§ Opis zadania
Zaktualizuj poniższe wiersze, zamieniając każde „series” na „data series”. Resztę pozostaw bez zmian.

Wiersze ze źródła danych
....

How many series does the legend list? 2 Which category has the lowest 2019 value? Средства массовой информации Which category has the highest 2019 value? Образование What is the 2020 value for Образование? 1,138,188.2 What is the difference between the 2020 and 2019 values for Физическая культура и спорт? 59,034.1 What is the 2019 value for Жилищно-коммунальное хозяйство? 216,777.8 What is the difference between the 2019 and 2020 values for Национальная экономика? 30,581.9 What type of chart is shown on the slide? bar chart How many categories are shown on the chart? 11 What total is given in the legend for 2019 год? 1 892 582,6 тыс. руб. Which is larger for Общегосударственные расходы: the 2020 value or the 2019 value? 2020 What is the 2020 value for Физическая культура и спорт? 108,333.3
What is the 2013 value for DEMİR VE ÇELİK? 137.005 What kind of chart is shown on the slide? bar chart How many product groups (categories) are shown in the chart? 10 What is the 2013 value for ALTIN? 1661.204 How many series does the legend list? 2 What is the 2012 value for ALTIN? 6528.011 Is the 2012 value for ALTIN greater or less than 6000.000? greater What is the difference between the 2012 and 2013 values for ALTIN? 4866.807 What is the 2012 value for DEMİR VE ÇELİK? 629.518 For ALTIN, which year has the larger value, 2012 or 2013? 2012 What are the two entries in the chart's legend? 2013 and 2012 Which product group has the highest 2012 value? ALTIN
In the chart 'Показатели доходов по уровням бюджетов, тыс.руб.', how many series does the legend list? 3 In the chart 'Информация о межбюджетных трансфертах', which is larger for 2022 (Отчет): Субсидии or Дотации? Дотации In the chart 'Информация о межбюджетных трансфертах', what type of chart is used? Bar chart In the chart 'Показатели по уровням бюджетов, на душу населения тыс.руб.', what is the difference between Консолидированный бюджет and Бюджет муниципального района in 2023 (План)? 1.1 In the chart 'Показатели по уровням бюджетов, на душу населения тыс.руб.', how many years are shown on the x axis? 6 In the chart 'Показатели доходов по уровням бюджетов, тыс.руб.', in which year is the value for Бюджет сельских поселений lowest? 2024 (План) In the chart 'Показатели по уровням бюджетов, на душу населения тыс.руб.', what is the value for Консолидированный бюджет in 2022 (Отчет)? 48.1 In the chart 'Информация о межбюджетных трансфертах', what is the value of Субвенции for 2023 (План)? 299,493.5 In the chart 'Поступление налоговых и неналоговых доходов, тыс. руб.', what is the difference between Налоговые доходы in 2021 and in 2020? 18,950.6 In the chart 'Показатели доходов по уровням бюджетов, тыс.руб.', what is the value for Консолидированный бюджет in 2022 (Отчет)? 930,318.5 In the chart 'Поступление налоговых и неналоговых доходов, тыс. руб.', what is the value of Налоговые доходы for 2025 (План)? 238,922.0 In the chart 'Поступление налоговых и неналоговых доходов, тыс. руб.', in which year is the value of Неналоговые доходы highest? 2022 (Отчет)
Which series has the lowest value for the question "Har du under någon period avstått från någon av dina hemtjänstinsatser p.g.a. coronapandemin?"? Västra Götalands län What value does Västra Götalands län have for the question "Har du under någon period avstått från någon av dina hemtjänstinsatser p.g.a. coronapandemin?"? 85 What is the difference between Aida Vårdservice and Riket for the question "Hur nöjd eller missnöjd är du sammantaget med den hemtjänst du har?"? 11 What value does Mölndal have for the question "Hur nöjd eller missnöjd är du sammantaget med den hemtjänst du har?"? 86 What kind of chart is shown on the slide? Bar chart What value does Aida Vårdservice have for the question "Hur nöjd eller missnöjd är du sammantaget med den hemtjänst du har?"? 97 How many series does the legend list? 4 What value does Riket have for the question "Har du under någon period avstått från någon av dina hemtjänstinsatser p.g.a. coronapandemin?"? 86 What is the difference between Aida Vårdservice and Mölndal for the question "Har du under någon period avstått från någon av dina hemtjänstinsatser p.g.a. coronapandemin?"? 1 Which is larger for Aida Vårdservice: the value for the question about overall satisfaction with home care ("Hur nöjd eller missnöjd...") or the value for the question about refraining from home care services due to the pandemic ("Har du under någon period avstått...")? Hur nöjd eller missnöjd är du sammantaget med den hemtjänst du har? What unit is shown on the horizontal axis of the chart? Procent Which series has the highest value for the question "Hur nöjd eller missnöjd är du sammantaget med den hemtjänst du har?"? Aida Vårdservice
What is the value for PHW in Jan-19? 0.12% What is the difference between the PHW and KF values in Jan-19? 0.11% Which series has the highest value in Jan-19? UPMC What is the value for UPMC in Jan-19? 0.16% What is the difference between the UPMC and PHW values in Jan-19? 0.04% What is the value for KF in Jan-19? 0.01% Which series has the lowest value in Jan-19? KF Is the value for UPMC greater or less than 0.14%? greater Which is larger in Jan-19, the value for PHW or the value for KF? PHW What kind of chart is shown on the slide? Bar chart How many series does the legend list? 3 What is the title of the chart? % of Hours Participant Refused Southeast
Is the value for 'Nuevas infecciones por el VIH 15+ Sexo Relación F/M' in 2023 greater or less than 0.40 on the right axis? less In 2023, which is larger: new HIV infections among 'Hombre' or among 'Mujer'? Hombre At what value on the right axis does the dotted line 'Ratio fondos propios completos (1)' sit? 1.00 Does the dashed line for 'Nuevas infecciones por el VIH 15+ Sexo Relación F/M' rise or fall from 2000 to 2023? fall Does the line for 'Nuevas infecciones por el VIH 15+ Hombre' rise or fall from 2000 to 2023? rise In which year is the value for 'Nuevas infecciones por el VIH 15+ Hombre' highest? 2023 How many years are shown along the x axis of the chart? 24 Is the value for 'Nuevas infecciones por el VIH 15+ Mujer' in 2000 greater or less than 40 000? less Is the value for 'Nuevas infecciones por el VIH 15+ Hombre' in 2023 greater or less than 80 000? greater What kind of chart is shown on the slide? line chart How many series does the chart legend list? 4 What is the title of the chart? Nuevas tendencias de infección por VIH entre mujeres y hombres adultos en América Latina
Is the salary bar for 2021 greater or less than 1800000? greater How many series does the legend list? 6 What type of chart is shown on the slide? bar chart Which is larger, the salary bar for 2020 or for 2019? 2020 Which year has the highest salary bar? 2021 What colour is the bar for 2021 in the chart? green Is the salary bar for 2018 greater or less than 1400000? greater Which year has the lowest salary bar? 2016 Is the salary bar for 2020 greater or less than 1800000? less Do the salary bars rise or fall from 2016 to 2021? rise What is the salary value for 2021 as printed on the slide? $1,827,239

....

§ Wynik zadania
How many data series does the legend list? 2 Which category has the lowest 2019 value? Средства массовой информации Which category has the highest 2019 value? Образование What is the 2020 value for Образование? 1,138,188.2 What is the difference between the 2020 and 2019 values for Физическая культура и спорт? 59,034.1 What is the 2019 value for Жилищно-коммунальное хозяйство? 216,777.8 What is the difference between the 2019 and 2020 values for Национальная экономика? 30,581.9 What type of chart is shown on the slide? bar chart How many categories are shown on the chart? 11 What total is given in the legend for 2019 год? 1 892 582,6 тыс. руб. Which is larger for Общегосударственные расходы: the 2020 value or the 2019 value? 2020 What is the 2020 value for Физическая культура и спорт? 108,333.3
What is the 2013 value for DEMİR VE ÇELİK? 137.005 What kind of chart is shown on the slide? bar chart How many product groups (categories) are shown in the chart? 10 What is the 2013 value for ALTIN? 1661.204 How many data series does the legend list? 2 What is the 2012 value for ALTIN? 6528.011 Is the 2012 value for ALTIN greater or less than 6000.000? greater What is the difference between the 2012 and 2013 values for ALTIN? 4866.807 What is the 2012 value for DEMİR VE ÇELİK? 629.518 For ALTIN, which year has the larger value, 2012 or 2013? 2012 What are the two entries in the chart's legend? 2013 and 2012 Which product group has the highest 2012 value? ALTIN
In the chart 'Показатели доходов по уровням бюджетов, тыс.руб.', how many data series does the legend list? 3 In the chart 'Информация о межбюджетных трансфертах', which is larger for 2022 (Отчет): Субсидии or Дотации? Дотации In the chart 'Информация о межбюджетных трансфертах', what type of chart is used? Bar chart In the chart 'Показатели по уровням бюджетов, на душу населения тыс.руб.', what is the difference between Консолидированный бюджет and Бюджет муниципального района in 2023 (План)? 1.1 In the chart 'Показатели по уровням бюджетов, на душу населения тыс.руб.', how many years are shown on the x axis? 6 In the chart 'Показатели доходов по уровням бюджетов, тыс.руб.', in which year is the value for Бюджет сельских поселений lowest? 2024 (План) In the chart 'Показатели по уровням бюджетов, на душу населения тыс.руб.', what is the value for Консолидированный бюджет in 2022 (Отчет)? 48.1 In the chart 'Информация о межбюджетных трансфертах', what is the value of Субвенции for 2023 (План)? 299,493.5 In the chart 'Поступление налоговых и неналоговых доходов, тыс. руб.', what is the difference between Налоговые доходы in 2021 and in 2020? 18,950.6 In the chart 'Показатели доходов по уровням бюджетов, тыс.руб.', what is the value for Консолидированный бюджет in 2022 (Отчет)? 930,318.5 In the chart 'Поступление налоговых и неналоговых доходов, тыс. руб.', what is the value of Налоговые доходы for 2025 (План)? 238,922.0 In the chart 'Поступление налоговых и неналоговых доходов, тыс. руб.', in which year is the value of Неналоговые доходы highest? 2022 (Отчет)
Which data series has the lowest value for the question "Har du under någon period avstått från någon av dina hemtjänstinsatser p.g.a. coronapandemin?"? Västra Götalands län What value does Västra Götalands län have for the question "Har du under någon period avstått från någon av dina hemtjänstinsatser p.g.a. coronapandemin?"? 85 What is the difference between Aida Vårdservice and Riket for the question "Hur nöjd eller missnöjd är du sammantaget med den hemtjänst du har?"? 11 What value does Mölndal have for the question "Hur nöjd eller missnöjd är du sammantaget med den hemtjänst du har?"? 86 What kind of chart is shown on the slide? Bar chart What value does Aida Vårdservice have for the question "Hur nöjd eller missnöjd är du sammantaget med den hemtjänst du har?"? 97 How many data series does the legend list? 4 What value does Riket have for the question "Har du under någon period avstått från någon av dina hemtjänstinsatser p.g.a. coronapandemin?"? 86 What is the difference between Aida Vårdservice and Mölndal for the question "Har du under någon period avstått från någon av dina hemtjänstinsatser p.g.a. coronapandemin?"? 1 Which is larger for Aida Vårdservice: the value for the question about overall satisfaction with home care ("Hur nöjd eller missnöjd...") or the value for the question about refraining from home care services due to the pandemic ("Har du under någon period avstått...")? Hur nöjd eller missnöjd är du sammantaget med den hemtjänst du har? What unit is shown on the horizontal axis of the chart? Procent Which data series has the highest value for the question "Hur nöjd eller missnöjd är du sammantaget med den hemtjänst du har?"? Aida Vårdservice
What is the value for PHW in Jan-19? 0.12% What is the difference between the PHW and KF values in Jan-19? 0.11% Which data series has the highest value in Jan-19? UPMC What is the value for UPMC in Jan-19? 0.16% What is the difference between the UPMC and PHW values in Jan-19? 0.04% What is the value for KF in Jan-19? 0.01% Which data series has the lowest value in Jan-19? KF Is the value for UPMC greater or less than 0.14%? greater Which is larger in Jan-19, the value for PHW or the value for KF? PHW What kind of chart is shown on the slide? Bar chart How many data series does the legend list? 3 What is the title of the chart? % of Hours Participant Refused Southeast
Is the value for 'Nuevas infecciones por el VIH 15+ Sexo Relación F/M' in 2023 greater or less than 0.40 on the right axis? less In 2023, which is larger: new HIV infections among 'Hombre' or among 'Mujer'? Hombre At what value on the right axis does the dotted line 'Ratio fondos propios completos (1)' sit? 1.00 Does the dashed line for 'Nuevas infecciones por el VIH 15+ Sexo Relación F/M' rise or fall from 2000 to 2023? fall Does the line for 'Nuevas infecciones por el VIH 15+ Hombre' rise or fall from 2000 to 2023? rise In which year is the value for 'Nuevas infecciones por el VIH 15+ Hombre' highest? 2023 How many years are shown along the x axis of the chart? 24 Is the value for 'Nuevas infecciones por el VIH 15+ Mujer' in 2000 greater or less than 40 000? less Is the value for 'Nuevas infecciones por el VIH 15+ Hombre' in 2023 greater or less than 80 000? greater What kind of chart is shown on the slide? line chart How many data series does the chart legend list? 4 What is the title of the chart? Nuevas tendencias de infección por VIH entre mujeres y hombres adultos en América Latina
Is the salary bar for 2021 greater or less than 1800000? greater How many data series does the legend list? 6 What type of chart is shown on the slide? bar chart Which is larger, the salary bar for 2020 or for 2019? 2020 Which year has the highest salary bar? 2021 What colour is the bar for 2021 in the chart? green Is the salary bar for 2018 greater or less than 1400000? greater Which year has the lowest salary bar? 2016 Is the salary bar for 2020 greater or less than 1800000? less Do the salary bars rise or fall from 2016 to 2021? rise What is the salary value for 2021 as printed on the slide? $1,827,239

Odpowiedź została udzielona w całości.